Commons:Dumps and backups
This page is intended to be the central place for public information about Wikimedia Commons data dumps and backups.
Dumps
[edit]Media files
[edit]As of 2024, there are no publicly available dumps of media files for download since about 2013. There is a request and an open Phabricator ticket to resume them again.
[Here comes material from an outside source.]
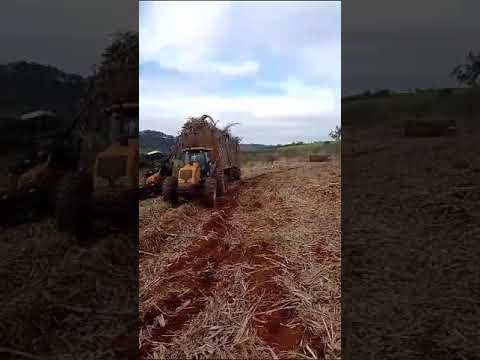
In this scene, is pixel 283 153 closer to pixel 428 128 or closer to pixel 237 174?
Result: pixel 237 174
Wikimedia Commons wiki content
[edit]All Wikimedia Commons wiki pages, including all of their past revisions in their History (excluding deleted ones), are included in XML dumps, which are generated on a regular basis, and publicly available for download at https://dumps.wikimedia.org/commonswiki/.
Backups
[edit]Media files
[edit]All media files (including their past versions) in Wikimedia Commons are backuped in dedicated servers in both Wikimedia Foundation application data centers: Eqiad (Ashburn, Virginia, USA) and Codfw (Carrollton, Texas, USA). These backups are not accessible for the public (including registered Wikimedia users), only to Wikimedia Foundation staff, since they include deleted files and other data that can't be publicly accessible. Backups at each data center are fully independent from each other for redundancy reasons.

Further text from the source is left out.